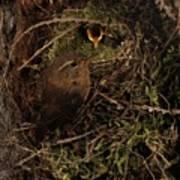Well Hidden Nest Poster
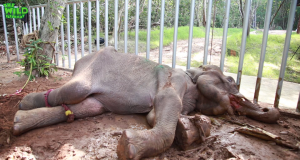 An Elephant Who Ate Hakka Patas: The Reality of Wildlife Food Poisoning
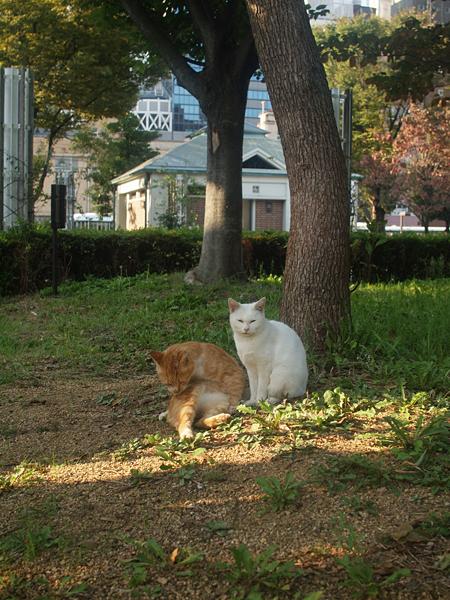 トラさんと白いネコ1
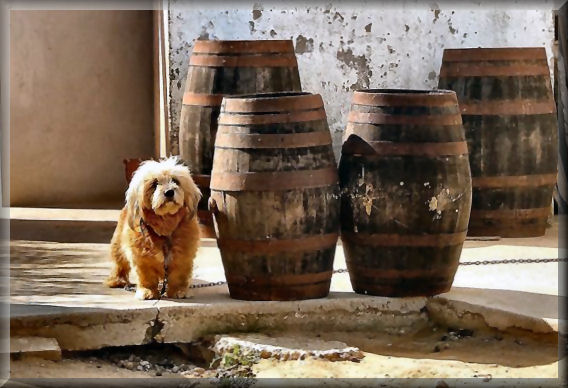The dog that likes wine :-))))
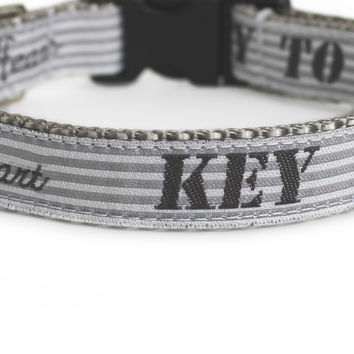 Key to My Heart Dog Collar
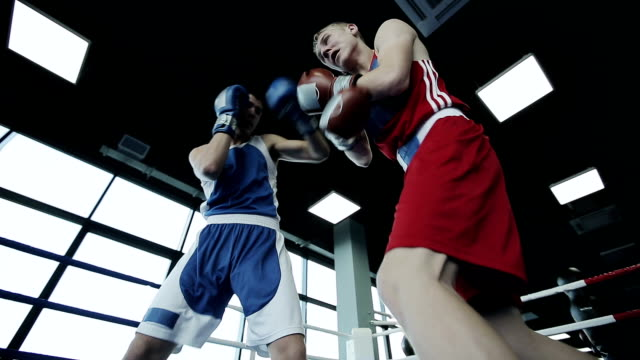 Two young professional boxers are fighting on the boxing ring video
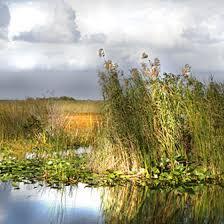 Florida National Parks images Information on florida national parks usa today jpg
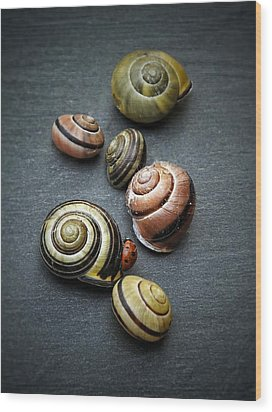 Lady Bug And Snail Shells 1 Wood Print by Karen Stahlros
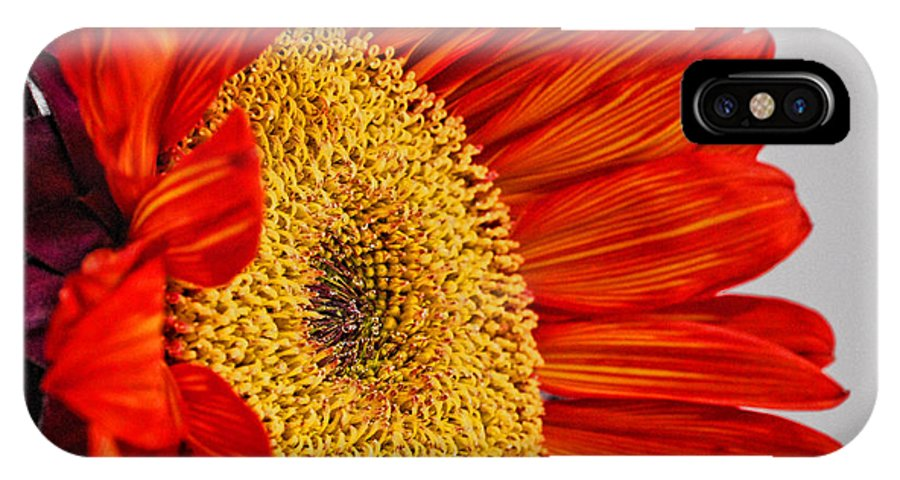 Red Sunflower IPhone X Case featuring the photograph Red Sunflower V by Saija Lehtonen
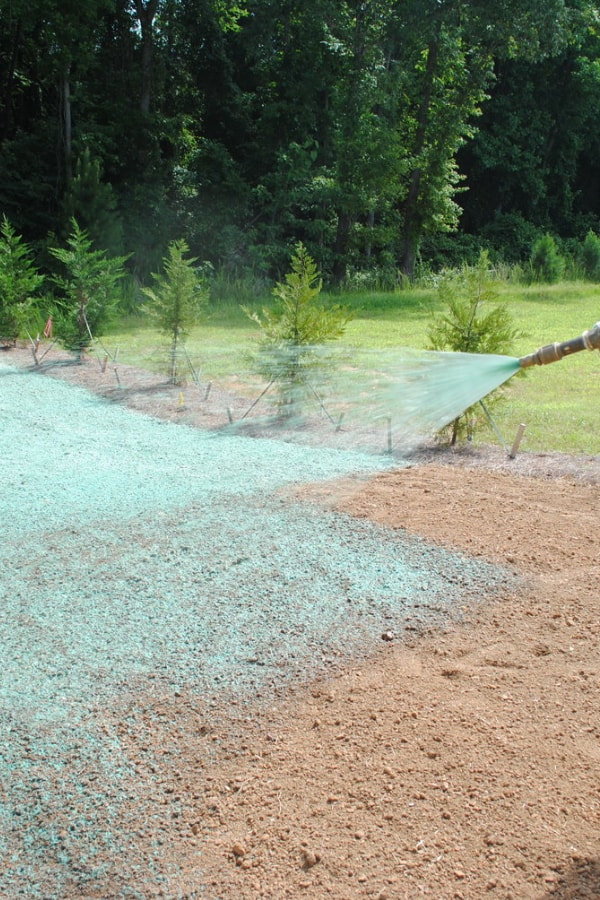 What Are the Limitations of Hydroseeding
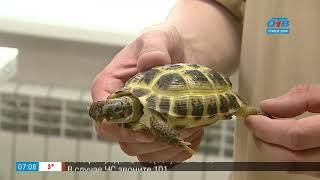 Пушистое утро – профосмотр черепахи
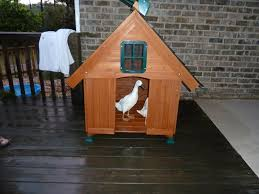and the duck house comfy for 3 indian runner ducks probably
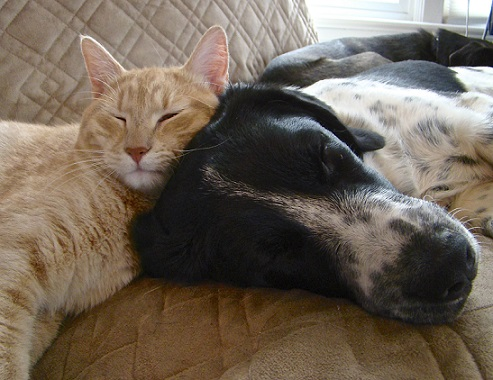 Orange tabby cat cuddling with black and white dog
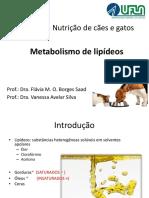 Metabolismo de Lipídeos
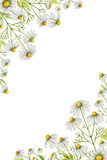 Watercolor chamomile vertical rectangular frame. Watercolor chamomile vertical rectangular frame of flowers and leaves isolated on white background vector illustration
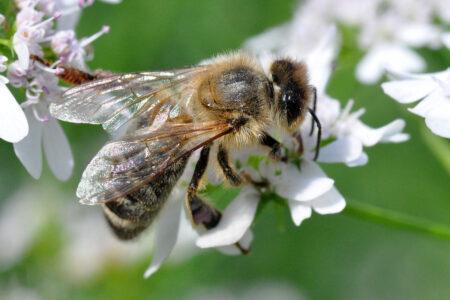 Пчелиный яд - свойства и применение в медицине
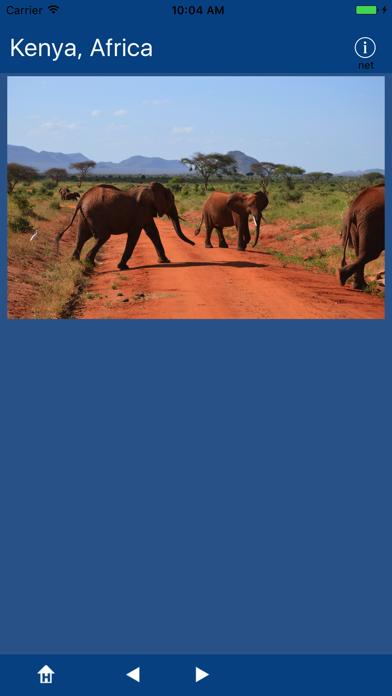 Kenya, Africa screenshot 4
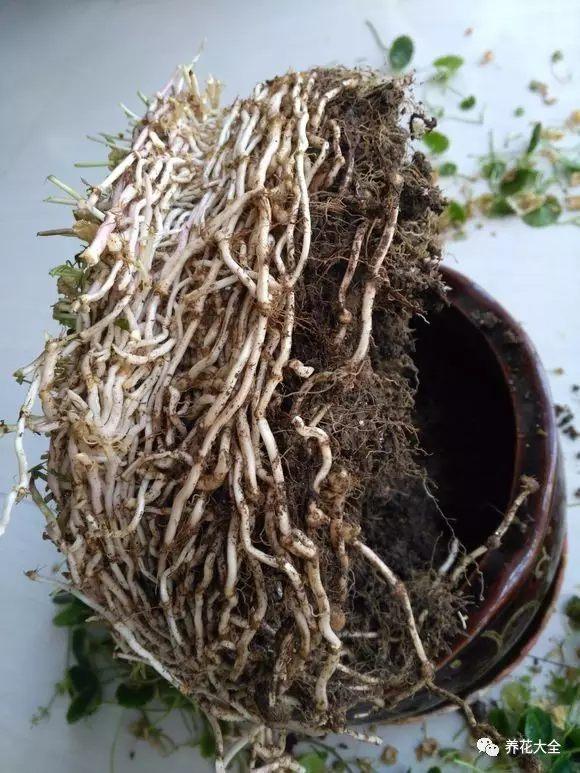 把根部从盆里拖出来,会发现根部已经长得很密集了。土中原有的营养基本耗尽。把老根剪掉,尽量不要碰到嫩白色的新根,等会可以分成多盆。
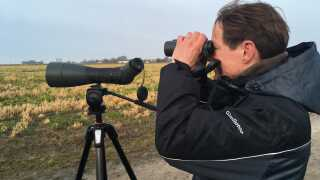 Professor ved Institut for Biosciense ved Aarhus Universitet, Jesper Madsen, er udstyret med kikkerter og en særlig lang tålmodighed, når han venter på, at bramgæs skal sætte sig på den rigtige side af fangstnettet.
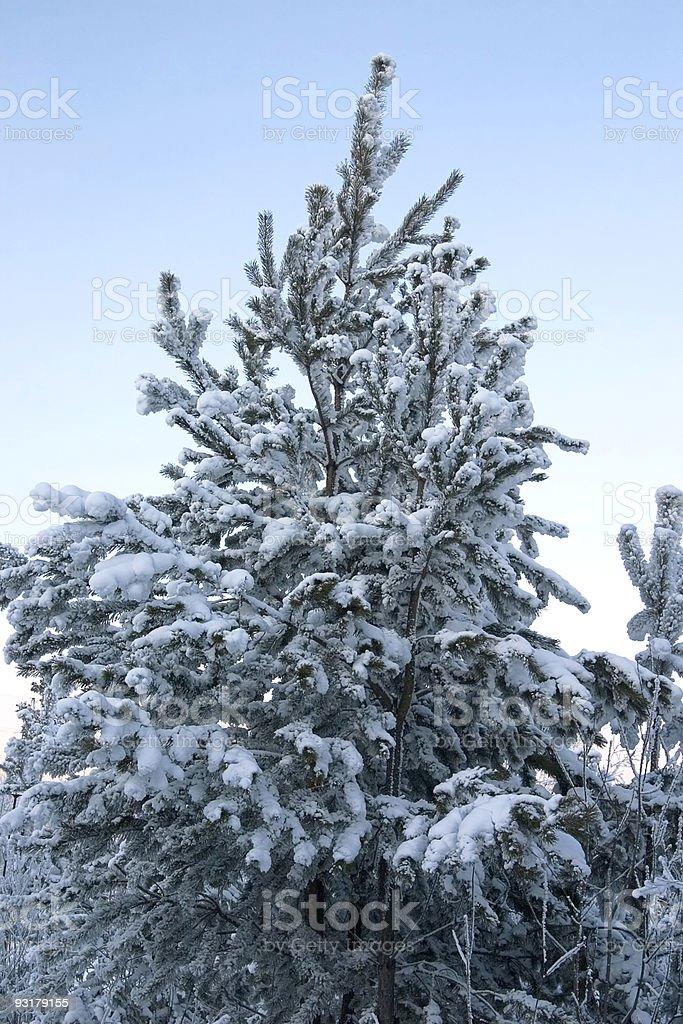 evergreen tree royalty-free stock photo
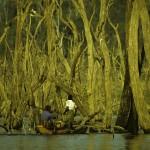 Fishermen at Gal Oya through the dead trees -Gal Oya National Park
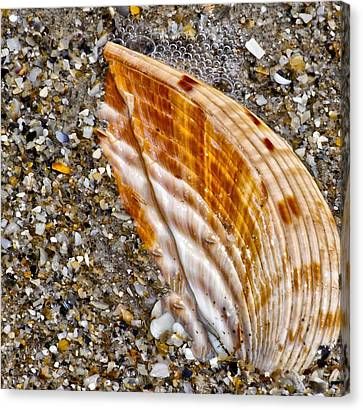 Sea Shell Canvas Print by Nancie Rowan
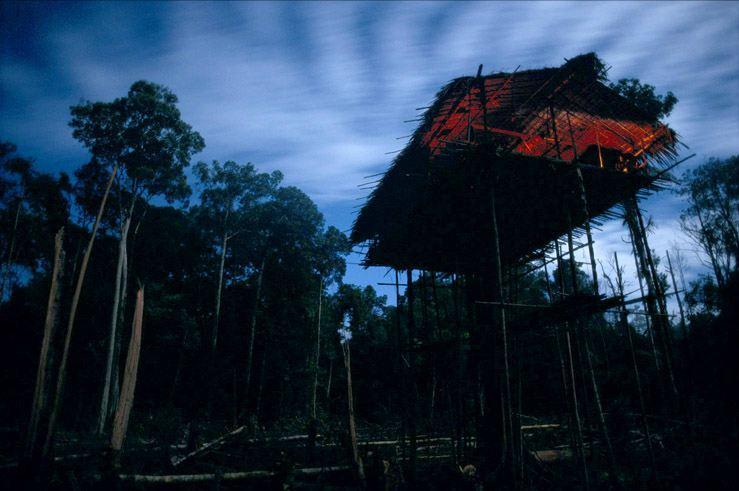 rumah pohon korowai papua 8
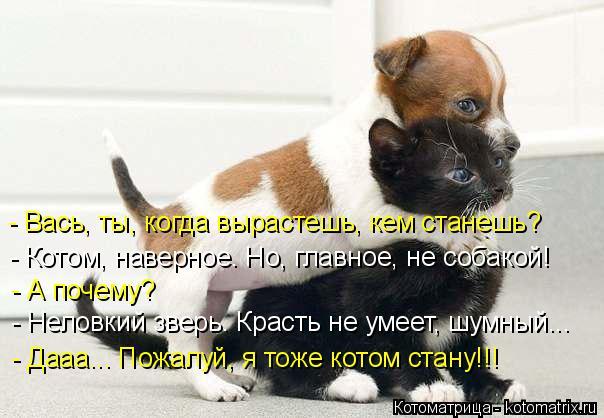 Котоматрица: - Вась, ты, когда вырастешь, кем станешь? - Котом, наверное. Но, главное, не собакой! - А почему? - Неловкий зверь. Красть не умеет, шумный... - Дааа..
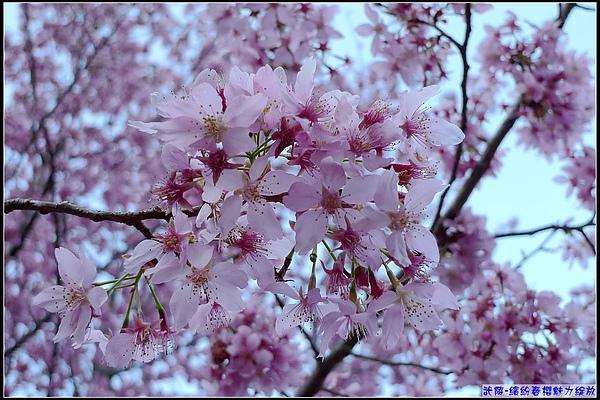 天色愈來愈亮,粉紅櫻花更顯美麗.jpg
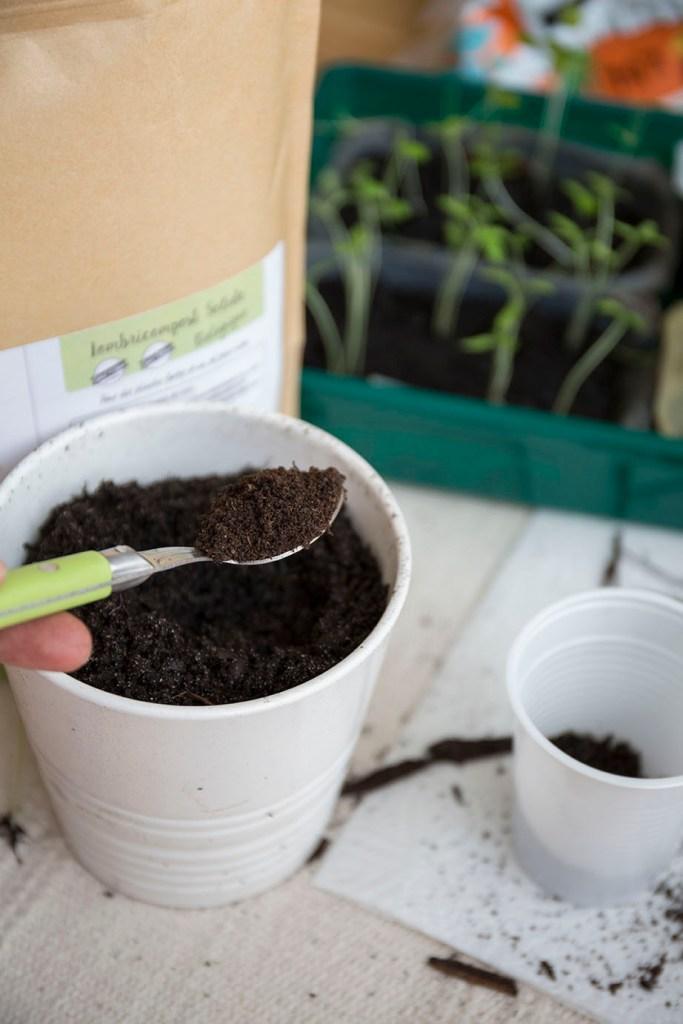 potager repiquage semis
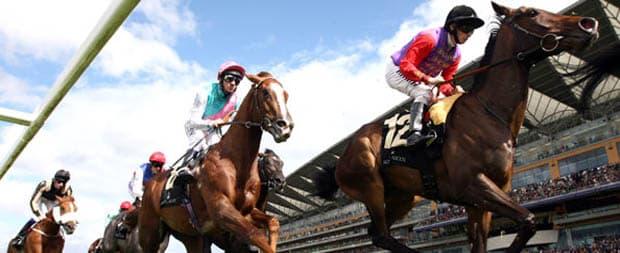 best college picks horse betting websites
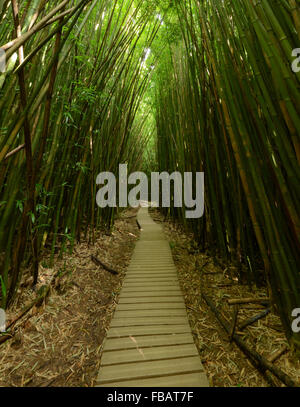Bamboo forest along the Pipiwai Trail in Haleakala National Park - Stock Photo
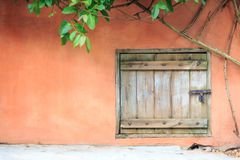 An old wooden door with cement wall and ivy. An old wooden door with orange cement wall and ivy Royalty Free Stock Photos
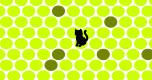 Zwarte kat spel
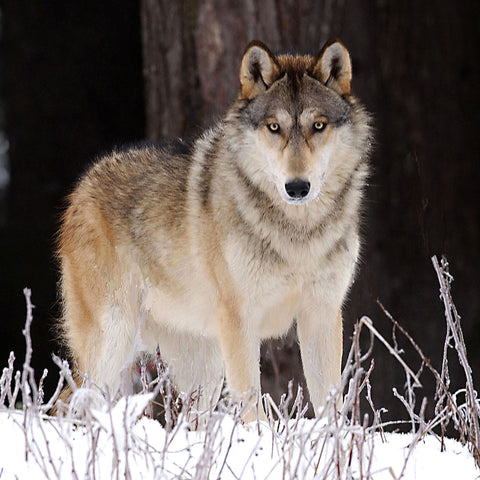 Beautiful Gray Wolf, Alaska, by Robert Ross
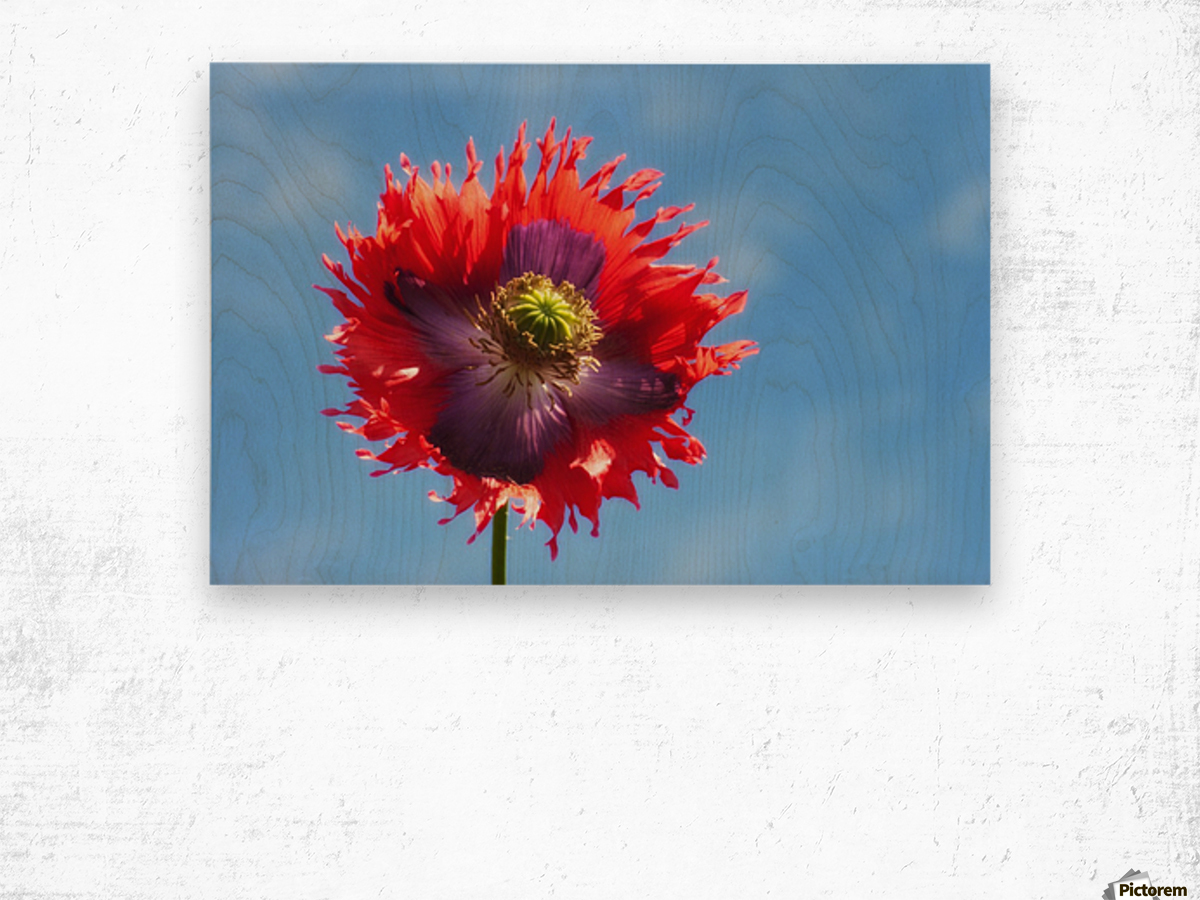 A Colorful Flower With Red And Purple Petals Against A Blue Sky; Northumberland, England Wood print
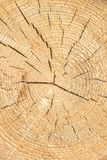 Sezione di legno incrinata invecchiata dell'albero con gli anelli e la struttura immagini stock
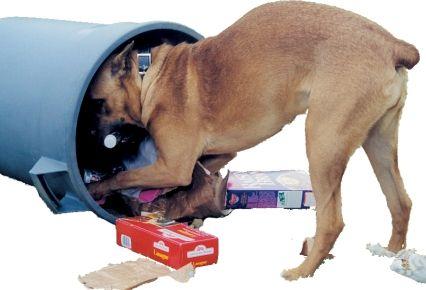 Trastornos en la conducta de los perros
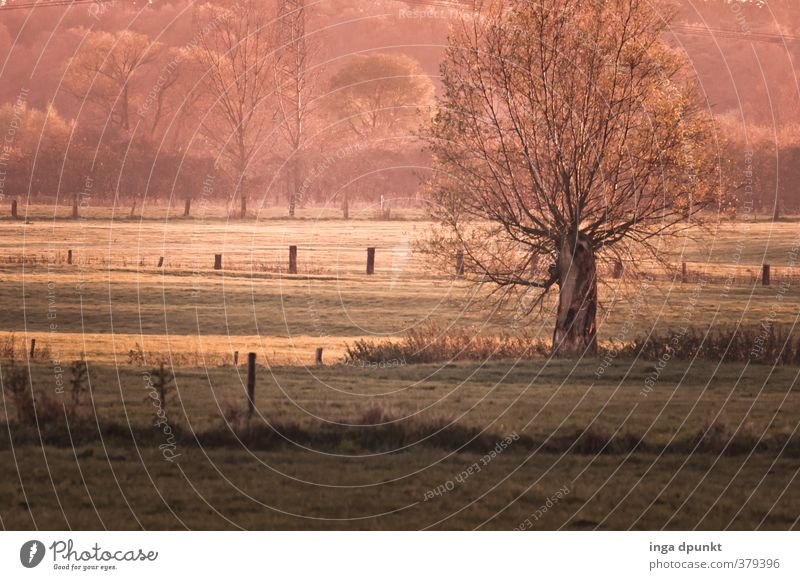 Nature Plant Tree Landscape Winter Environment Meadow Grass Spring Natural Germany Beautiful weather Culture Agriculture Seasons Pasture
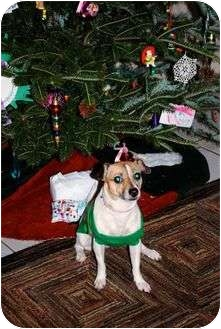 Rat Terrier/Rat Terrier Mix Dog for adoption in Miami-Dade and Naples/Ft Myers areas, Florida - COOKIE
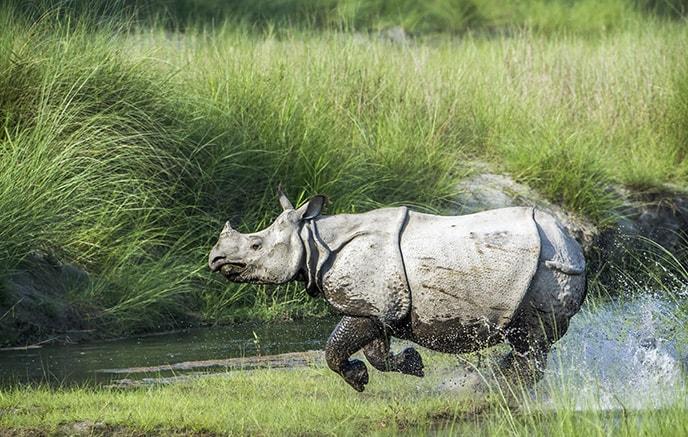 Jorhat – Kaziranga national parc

· · ·

Exercise directions. What you return must match the lines above from the one with "An old wooden door with cement" through the one with "A Colorful Flower" exactly, with both ends included and the pictures excluded.

Task output.
 An old wooden door with cement wall and ivy. An old wooden door with orange cement wall and ivy Royalty Free Stock Photos
 Zwarte kat spel
 Beautiful Gray Wolf, Alaska, by Robert Ross
 A Colorful Flower With Red And Purple Petals Against A Blue Sky; Northumberland, England Wood print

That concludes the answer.